Little of his life and work is known today. According to available historical documents, he is the first philosopher known to have written down his studies,[2] although only one fragment of his work remains. Fragmentary testimonies found in documents after his death provide a portrait of the man.

Anaximander was one of the earliest Greek thinkers at the start of the Axial Age, the period from approximately 700 BC to 200 BC, during which similarly revolutionary thinking appeared in China, India, Iran, the Near East, and Ancient Greece. He was an early proponent of science and tried to observe and explain different aspects of the universe, with a particular interest in its origins, claiming that nature is ruled by laws, just like human societies, and anything that disturbs the balance of nature does not last long.[3] Like many thinkers of his time, Anaximander's contributions to philosophy relate to many disciplines. In astronomy, he tried to describe the mechanics of celestial bodies in relation to the Earth.
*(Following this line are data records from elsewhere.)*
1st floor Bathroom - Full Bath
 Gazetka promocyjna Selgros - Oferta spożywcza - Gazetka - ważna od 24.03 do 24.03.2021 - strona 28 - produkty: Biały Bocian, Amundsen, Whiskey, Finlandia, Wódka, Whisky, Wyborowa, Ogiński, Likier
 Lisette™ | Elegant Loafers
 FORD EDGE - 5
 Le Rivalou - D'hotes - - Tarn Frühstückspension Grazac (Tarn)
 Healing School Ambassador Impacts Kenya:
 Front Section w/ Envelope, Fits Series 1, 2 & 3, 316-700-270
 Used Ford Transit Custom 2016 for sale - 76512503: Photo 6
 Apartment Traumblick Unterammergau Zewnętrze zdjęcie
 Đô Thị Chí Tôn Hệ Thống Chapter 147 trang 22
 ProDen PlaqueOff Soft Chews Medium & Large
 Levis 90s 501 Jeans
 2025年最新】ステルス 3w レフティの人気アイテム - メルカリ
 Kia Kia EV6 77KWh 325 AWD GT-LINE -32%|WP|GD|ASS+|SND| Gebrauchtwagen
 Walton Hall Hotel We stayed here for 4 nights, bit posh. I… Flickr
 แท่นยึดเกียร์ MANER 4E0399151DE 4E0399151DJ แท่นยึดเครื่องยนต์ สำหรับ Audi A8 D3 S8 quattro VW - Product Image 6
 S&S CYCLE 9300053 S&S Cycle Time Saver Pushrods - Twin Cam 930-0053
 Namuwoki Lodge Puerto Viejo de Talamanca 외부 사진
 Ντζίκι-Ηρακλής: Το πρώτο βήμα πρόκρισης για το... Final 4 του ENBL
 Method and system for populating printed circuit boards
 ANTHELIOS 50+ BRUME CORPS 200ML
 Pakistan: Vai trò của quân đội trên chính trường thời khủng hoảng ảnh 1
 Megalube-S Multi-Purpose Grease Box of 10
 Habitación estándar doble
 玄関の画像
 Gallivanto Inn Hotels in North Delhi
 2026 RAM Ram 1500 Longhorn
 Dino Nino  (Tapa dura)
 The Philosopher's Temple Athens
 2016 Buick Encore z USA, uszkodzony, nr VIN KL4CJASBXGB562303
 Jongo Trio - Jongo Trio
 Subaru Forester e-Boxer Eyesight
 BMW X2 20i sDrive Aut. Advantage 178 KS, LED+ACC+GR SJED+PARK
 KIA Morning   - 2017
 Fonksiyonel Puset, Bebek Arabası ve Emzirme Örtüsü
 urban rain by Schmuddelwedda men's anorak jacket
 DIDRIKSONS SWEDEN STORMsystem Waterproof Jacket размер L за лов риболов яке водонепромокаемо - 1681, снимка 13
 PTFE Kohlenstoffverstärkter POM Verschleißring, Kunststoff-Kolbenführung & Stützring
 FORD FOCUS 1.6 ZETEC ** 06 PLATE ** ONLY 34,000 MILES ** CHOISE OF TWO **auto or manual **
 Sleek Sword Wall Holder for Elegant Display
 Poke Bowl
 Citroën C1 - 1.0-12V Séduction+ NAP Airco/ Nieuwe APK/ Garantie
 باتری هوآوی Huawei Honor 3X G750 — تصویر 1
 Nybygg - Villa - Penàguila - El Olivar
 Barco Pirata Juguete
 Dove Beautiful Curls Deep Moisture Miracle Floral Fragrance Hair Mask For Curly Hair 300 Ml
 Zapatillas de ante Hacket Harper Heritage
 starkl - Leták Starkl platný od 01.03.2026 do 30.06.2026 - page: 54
In physics, his postulation that the indefinite (or apeiron) was the source of all things led Greek philosophy to a new level of conceptual abstraction. His knowledge of geometry allowed him to introduce the gnomon in Greece. He created a map of the world that contributed greatly to the advancement of geography. He was also involved in the politics of Miletus and was sent as a leader to one of its colonies.

With his assertion that physical forces, rather than supernatural means, create order in the universe, Anaximander can be considered the first scientist. He is known to have conducted the earliest recorded scientific experiment.[4]